I still have the newspaper clipping inviting readers to come to a local Baptist church and hear “a real live missionary.” Some of my earliest heroes were missionaries. I grew up with a high regard for them, whether they served in the United States or overseas. I can remember when I was a college student and had the opportunity to actually host a missionary who had served in Africa and to take her to dinner. I bombarded her with questions about the country where she served and the work she did, and she graciously responded with information and insights about the people she served and loved. To many in my generation, being a “real, live missionary” was the highest calling a Christian could attain.
Times have changed and the way that we do missions is certainly changing. Although we have been encouraged by leaders in recent years to “keep your mission gifts coming or we will have to bring the missionaries home,” the truth is that most denominations can no longer sustain the missionary enterprises they once supported. This is certainly not the end of world missions, but the way we do missions must be reconsidered. There are any number of options available.
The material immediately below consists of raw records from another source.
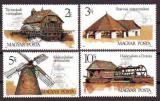 Poštovní známky Maďarsko 1989 Mlýny Mi# 4028-31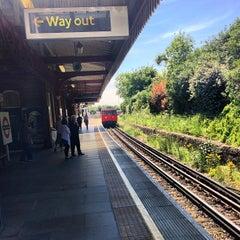 Photo taken at Wimbledon Park London Underground Station by Andy E. on 6/4/2013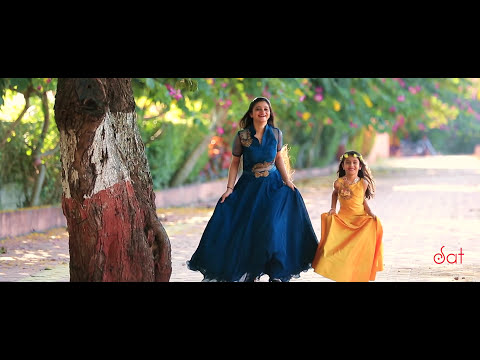 Thumbnail: Laadki Divu (Golakiya Family) Pre-wedding Song by sat media production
Some believe that missions is now the responsibility of the local congregation. The “golden age” of world missions actually began with mission societies and fellowships that were not part of the churches but sought their support to put missionaries on the field. After a time, denominations took the lead in missions and simply asked the churches to provide the people, money, and prayers to keep the endeavor going. In the 21st century, churches—especially larger congregations—can actually “do” missions themselves. They do not want someone far away making the decision about where they mission dollars will go and where their mission projects will be done. Although they sometimes seek denominational support, many churches are taking the initiative to put missionaries or even entire missionary teams on the field. Some congregations are, in reality, becoming mission boards in their own right.
Of course, some individuals who feel a call to a particular mission develop their own mission boards or organizations to respond to the need. They are entrepreneurs who discover the place of need, develop the strategies to respond to that need, and then mobilize the resources to accomplish the mission. A hybrid of this approach is the individual or couple who discern a calling to a particular ministry, find a missions organization that does that type of work, then raises their own support from family and friends to become part of the organization’s work.
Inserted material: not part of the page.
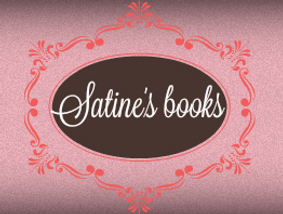 satinesbooks.png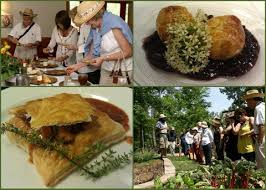 meals the retreat at artesian lakes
Perhaps one of the more radical approaches (but by no means unusual in this day) is adopted by those who take seriously the idea that every Christian has a missionary calling and seek to insert themselves in places where they can live, work, and be the presence of Christ in that situation. Like the Apostle Paul, they are tentmakers who pursue their secular vocation in a place where they can also follow their vocation of being a believer. In a global economy, this approach is becoming even more attractive and feasible.
What other options are out there for those who recognize not only the barriers but the opportunities in our world? I have no doubt that God continues to call men and women to go to places where the Gospel has not been heard, but the way that they go about it is certainly changing. What is the spirit of God saying to us?